Most West Eggers have their own illegal way to achieving this unattainable lifestyle also known as the American dream. they are the new wealth who cheated their way to the American dream and will never have the same status as the east Eggers. Nick states at the start of the novel “I lived at West Egg, the—well, the less fashionable of the two, though this is a most superficial tag to express the bizarre and not a little sinister contrast between them”. Nick claims that west egg is the “least fashionable of the two” because everyone wants to a part of the elite ( east egg) because they have the American dream handed to them by there families, but the west eggers have to work for there money and fight for that American dream which was unfortunately done in an illegal way. Jay Gatsby happens to be the centre of it all in which he found his own way to become the rich, powerful man he is today. As Nick states “ Everyone in West egg is a bootlegger” The most prevalent rumour is that Gatsby got his money through bootlegging also known as an illegal sale of alcohol, which he did through his connections to the mob. Another rumour that circled was that Gatsby owned a chain of drug stores, and that is how he got rich. Unlike Nick, Gatsby is so engrossed with becoming a member of the elite group, but as he is part of the new money and wasn’t born into the social, elite group.
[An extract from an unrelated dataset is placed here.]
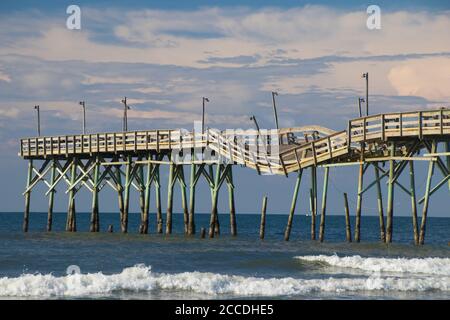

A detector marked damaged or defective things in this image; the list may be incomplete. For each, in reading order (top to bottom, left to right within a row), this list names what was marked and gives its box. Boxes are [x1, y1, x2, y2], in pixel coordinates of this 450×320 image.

damaged wooden pier [19, 109, 450, 244]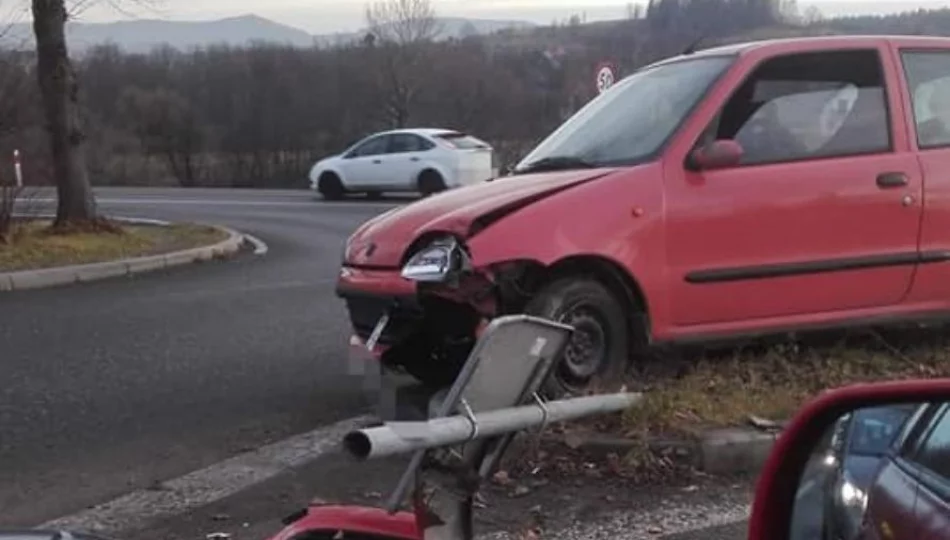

The East egg is known for being the social and moral decay in society and seems like people from East Egg don’t have a care in the world for the lower classes. They act as if they are better than them, only because they are a part of the ” old money”. People from the east have had the American dream handed to them from past generations from there family, which give them an advantage in fully completing the American dream. “Across the courtesy bay the white palaces of fashionable East Egg glittered along the water, and the history of the summer really begins on the evening I drove over there to have dinner with the Tom Buchanans.”, Nick describes the east Eggers as the elites, they get everything handed to them from there families and don’t have to work to earn the lives they have. East egg is the place that everyone dreams to be as you don’t have to work and the American dream becomes easier to complete even though it’s almost impossible and would be an unattainable lifestyle.
Hi Anna,
You have some fantastic ideas coming through here and it is clear you have understood the settings in the novel.
I advise you to edit your work carefully. At the moment, there are a lot of punctuation and grammar errors. This makes your essay seem clumsy and your ideas unclear.
I would like to see you addressing the first part of the question more: what critique is Fitzgerald offering via the settings of the novel? Why is what he is saying a critique?